Prescription Wearables Target ‘Pre-Disease’ Gap in Aging Care

A new category of prescription-grade wearables is emerging to treat early-stage health decline before it becomes disease. The trend signals growing investor interest in preventative, non-pharmacological interventions.

OPINIONFUNDRAISE

Editor

4/25/20261 min read

A growing number of healthtech companies are targeting a long-overlooked segment of care: patients who are no longer fully healthy but not yet eligible for pharmaceutical treatment. This “pre-disease” category includes conditions such as low bone density, early metabolic dysfunction, and age-related physical decline—areas where the standard of care often remains limited to lifestyle advice.

One example is Osteoboost Health, which recently raised $8 million to scale a prescription wearable designed to treat osteopenia. The FDA-cleared device delivers vibration therapy to reduce bone density loss, positioning itself as a regulated intervention between consumer wellness products and traditional drug therapies.

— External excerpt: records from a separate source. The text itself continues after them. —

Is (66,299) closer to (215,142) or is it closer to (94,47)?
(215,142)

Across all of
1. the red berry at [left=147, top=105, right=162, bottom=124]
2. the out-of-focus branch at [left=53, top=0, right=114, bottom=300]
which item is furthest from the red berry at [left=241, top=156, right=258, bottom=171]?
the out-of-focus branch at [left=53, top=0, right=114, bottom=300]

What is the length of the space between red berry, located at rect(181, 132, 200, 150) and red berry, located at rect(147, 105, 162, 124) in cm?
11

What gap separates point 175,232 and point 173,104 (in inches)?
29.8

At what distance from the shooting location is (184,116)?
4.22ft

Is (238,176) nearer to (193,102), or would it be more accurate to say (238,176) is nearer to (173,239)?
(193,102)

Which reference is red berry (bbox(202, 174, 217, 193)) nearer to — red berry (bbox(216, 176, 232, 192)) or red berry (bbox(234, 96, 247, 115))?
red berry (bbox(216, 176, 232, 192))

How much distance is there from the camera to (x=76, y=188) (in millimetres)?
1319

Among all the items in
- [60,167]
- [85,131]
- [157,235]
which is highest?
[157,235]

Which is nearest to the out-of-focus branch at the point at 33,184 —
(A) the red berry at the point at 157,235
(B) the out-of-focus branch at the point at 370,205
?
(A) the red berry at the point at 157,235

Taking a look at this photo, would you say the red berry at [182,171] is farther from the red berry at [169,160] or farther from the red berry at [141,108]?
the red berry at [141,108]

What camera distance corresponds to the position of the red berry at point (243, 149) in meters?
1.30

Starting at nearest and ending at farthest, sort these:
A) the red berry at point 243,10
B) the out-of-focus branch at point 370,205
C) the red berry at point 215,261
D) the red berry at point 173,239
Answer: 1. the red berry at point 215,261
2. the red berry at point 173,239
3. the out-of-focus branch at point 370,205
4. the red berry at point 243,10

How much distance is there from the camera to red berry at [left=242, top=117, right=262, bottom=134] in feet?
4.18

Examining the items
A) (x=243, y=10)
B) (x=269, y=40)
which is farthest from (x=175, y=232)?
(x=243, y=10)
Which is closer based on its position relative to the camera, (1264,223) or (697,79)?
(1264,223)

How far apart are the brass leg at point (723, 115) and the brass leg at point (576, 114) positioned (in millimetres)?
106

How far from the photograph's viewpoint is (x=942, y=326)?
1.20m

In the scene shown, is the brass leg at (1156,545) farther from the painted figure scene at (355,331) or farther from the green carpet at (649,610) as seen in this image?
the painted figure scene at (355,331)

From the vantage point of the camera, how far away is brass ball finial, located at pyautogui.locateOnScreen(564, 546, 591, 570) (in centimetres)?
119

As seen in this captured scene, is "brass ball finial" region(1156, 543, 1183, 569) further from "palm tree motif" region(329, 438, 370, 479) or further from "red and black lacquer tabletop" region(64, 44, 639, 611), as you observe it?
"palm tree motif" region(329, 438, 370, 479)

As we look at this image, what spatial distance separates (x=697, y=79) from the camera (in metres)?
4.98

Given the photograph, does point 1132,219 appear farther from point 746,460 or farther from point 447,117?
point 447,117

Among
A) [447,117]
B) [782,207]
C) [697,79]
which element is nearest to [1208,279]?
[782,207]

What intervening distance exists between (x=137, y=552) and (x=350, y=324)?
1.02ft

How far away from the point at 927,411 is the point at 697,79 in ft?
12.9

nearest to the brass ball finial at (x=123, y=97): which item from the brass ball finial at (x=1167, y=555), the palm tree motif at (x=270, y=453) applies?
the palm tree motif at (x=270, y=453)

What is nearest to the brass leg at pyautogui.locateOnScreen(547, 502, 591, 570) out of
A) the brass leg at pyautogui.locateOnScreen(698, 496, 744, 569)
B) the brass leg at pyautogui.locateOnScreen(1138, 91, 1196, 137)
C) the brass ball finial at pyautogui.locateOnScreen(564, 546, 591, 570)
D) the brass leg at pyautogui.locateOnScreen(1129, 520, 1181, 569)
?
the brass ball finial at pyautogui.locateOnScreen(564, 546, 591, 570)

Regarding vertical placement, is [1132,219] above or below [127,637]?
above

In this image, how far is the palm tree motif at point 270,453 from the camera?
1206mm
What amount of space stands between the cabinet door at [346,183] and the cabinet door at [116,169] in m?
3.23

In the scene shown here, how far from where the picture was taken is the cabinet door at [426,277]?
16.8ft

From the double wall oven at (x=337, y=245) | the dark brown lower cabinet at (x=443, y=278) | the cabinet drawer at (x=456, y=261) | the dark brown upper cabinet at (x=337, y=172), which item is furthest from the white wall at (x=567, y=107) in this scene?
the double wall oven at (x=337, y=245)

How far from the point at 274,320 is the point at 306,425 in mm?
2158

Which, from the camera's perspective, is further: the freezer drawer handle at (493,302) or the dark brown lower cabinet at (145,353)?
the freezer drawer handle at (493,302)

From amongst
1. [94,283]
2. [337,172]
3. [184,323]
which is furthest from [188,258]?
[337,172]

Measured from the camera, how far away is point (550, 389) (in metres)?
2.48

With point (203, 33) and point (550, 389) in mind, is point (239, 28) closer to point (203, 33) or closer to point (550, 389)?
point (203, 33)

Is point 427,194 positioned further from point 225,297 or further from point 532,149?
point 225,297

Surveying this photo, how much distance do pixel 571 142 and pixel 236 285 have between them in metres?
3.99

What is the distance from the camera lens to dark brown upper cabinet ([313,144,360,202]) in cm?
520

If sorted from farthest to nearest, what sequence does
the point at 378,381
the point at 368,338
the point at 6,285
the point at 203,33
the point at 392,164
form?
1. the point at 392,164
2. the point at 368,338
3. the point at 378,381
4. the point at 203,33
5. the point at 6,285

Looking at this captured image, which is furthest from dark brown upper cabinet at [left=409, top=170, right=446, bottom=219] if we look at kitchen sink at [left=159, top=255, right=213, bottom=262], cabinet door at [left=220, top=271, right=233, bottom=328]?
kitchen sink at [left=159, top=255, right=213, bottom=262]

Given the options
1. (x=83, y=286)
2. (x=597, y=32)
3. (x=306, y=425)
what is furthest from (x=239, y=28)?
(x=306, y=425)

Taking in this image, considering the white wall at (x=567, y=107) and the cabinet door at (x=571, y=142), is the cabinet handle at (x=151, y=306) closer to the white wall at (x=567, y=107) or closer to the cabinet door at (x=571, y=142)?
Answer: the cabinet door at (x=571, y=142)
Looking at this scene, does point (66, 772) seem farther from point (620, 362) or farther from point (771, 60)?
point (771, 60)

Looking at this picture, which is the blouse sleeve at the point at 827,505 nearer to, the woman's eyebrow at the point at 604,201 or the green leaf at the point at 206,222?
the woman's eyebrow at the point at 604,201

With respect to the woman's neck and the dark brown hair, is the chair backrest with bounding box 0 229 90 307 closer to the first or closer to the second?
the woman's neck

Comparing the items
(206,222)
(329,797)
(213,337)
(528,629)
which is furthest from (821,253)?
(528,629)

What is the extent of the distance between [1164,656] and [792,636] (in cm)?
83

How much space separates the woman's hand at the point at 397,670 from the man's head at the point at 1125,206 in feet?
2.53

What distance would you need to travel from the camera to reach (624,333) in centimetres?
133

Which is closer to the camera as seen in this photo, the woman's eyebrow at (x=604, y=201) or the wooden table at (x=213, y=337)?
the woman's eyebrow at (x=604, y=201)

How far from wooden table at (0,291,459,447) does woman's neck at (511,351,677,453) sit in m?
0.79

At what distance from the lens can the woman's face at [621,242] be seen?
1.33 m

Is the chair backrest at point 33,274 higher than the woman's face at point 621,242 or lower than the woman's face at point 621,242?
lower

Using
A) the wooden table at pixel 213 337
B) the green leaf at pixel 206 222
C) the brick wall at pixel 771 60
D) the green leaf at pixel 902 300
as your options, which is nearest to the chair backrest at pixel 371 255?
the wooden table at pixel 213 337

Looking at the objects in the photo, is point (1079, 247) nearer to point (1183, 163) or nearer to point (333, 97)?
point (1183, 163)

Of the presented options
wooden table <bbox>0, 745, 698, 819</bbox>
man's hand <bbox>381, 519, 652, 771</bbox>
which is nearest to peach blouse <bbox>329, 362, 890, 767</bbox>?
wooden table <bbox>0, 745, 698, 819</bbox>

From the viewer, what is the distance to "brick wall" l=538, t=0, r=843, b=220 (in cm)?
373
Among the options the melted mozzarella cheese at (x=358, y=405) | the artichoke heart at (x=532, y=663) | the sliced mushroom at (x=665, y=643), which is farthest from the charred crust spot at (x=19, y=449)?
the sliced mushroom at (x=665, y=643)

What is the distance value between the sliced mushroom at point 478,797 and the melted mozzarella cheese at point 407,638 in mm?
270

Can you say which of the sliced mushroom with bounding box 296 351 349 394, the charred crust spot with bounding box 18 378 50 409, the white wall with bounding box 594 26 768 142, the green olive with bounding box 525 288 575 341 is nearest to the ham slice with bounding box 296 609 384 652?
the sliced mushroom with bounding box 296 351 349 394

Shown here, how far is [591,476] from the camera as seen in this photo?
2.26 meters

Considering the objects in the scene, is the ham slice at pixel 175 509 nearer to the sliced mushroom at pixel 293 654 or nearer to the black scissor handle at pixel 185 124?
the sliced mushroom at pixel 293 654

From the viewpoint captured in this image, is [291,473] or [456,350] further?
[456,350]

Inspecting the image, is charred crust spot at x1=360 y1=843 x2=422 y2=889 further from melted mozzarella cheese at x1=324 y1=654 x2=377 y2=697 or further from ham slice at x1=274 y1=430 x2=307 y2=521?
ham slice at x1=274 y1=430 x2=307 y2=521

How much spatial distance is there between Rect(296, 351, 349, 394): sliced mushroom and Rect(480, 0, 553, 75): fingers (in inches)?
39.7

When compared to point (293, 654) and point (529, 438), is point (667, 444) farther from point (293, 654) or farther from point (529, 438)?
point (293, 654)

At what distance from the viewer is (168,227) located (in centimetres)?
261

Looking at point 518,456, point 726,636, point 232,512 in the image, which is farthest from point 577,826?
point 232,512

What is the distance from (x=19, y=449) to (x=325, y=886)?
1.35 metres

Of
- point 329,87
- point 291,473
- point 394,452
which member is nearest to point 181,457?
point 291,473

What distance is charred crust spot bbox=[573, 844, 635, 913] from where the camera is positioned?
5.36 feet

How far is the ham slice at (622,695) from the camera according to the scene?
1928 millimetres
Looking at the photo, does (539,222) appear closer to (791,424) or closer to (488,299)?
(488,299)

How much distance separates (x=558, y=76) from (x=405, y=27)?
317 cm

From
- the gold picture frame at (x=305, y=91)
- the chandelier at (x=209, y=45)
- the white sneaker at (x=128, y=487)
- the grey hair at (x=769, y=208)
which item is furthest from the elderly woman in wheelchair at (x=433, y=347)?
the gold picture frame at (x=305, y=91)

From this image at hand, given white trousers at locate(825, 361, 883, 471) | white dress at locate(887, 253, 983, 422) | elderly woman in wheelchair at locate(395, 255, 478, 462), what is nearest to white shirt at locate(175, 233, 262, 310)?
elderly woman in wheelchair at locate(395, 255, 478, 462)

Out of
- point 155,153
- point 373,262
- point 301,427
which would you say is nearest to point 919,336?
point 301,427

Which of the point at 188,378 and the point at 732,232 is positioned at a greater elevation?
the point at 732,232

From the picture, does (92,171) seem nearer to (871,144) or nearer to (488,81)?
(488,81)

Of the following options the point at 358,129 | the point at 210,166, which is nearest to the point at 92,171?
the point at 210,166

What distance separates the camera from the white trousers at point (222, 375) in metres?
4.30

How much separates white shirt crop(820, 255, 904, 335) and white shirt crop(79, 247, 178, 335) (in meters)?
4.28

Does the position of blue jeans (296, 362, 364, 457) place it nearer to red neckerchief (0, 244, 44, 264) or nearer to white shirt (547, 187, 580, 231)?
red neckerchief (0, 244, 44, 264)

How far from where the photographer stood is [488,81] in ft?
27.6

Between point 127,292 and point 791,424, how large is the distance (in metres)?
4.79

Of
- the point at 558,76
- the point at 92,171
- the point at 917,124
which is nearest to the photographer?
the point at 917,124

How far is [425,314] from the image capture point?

This approach reflects a broader shift toward clinical-grade, non-pharmacological treatments that can be deployed earlier in the patient journey. Rather than waiting for disease progression, these solutions aim to intervene when decline is measurable but still reversible, a model that aligns with the increasing focus on healthspan and preventative care.

The same dynamic is visible across men’s health. Conditions such as low testosterone, early-stage muscle loss, and cardiometabolic risk often fall into a similar treatment gap, where patients experience symptoms but do not meet the threshold for clinical intervention. As a result, companies are beginning to explore alternatives that sit between lifestyle optimisation and prescription drugs.

For investors and operators, the opportunity comes with trade-offs. Preventative solutions have the potential to reduce long-term healthcare costs, but face challenges around reimbursement, clinical adoption, and patient adherence. As more companies move into this space, the ability to demonstrate real-world outcomes—and secure payer support—will likely determine which models scale.